A prefeitura de Nova Odessa está processando um médico que atuava em hospital municipal, a fim de restituir R$644 mil pagos a uma paciente por erro médico.

A vítima deu entrada no Hospital para realizar uma curetagem, no entanto o médico a confundiu com outra paciente e realizou um procedimento de laqueadura. A mulher, com 27 anos na época, ficou impossibilitada de ter filhos.

Diante de tal falha, o município fora condenado a pagar R$ 100mil pelos danos causados e R$ 10mil de honorários de sucumbência, com juros e correção monetário, o valor atualizado é R$644 mil.

A Procuradoria da prefeitura ingressou com ação contra o médico, sob o fundamento que a condenação do hospital ocorreu pela culpa exclusiva do profissional, motivo pelo qual ele deve ressarcir os cofres públicos.
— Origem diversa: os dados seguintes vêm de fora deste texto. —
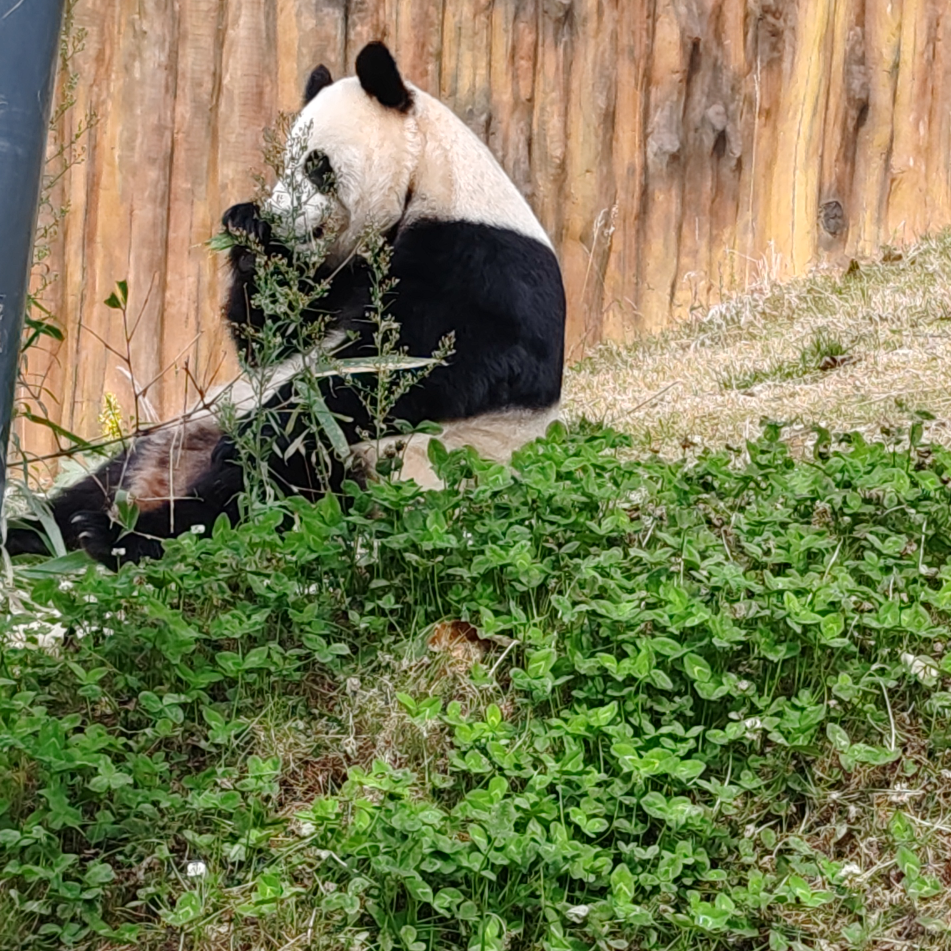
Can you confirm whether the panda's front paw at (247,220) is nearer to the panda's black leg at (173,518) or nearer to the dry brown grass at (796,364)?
the panda's black leg at (173,518)

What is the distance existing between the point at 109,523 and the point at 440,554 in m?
1.32

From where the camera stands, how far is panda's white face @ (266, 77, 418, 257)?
442 cm

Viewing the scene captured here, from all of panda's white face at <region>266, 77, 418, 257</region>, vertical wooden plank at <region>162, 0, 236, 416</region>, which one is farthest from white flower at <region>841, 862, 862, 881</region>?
vertical wooden plank at <region>162, 0, 236, 416</region>

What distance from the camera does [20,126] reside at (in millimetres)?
1854

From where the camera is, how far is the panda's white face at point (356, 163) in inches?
174

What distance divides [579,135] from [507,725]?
501 centimetres

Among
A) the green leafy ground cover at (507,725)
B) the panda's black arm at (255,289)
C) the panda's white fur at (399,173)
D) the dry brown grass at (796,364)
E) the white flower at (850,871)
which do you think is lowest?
the white flower at (850,871)

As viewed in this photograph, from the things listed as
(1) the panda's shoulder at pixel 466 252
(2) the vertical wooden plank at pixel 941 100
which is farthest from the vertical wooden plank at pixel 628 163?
(1) the panda's shoulder at pixel 466 252

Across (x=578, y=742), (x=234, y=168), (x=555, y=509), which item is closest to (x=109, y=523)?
(x=555, y=509)

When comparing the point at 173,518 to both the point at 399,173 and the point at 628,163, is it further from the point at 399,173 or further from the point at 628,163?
the point at 628,163

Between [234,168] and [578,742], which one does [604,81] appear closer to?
[234,168]

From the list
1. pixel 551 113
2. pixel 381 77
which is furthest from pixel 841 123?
pixel 381 77

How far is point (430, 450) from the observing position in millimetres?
3291

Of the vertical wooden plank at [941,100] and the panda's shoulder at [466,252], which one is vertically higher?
the vertical wooden plank at [941,100]
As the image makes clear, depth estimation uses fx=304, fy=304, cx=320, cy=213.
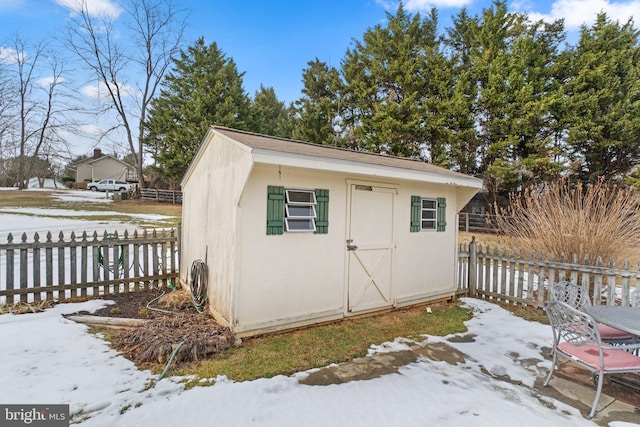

Na maioria das ações judiciais por erro médico, a ação é contra o hospital e muitas vezes o assunto era encerrado com o pagamento da condenação. Nesse caso, o hospital está buscando ressarcimento daquele que teve a conduta que resultou na condenação. Se essa prática se tornar comum, o risco dos médicos de sofrerem redução do patrimônio pessoal em virtude de uma falha profissional aumentará exponencialmente.

Para proteção desse risco, o médico pode contratar uma apólice de seguro de RC Profissional que oferece cobertura para indenização de danos causados a terceiros pelos erros e omissões no exercício da profissão, bem como o custeio de honorários advocatícios e custas judiciais.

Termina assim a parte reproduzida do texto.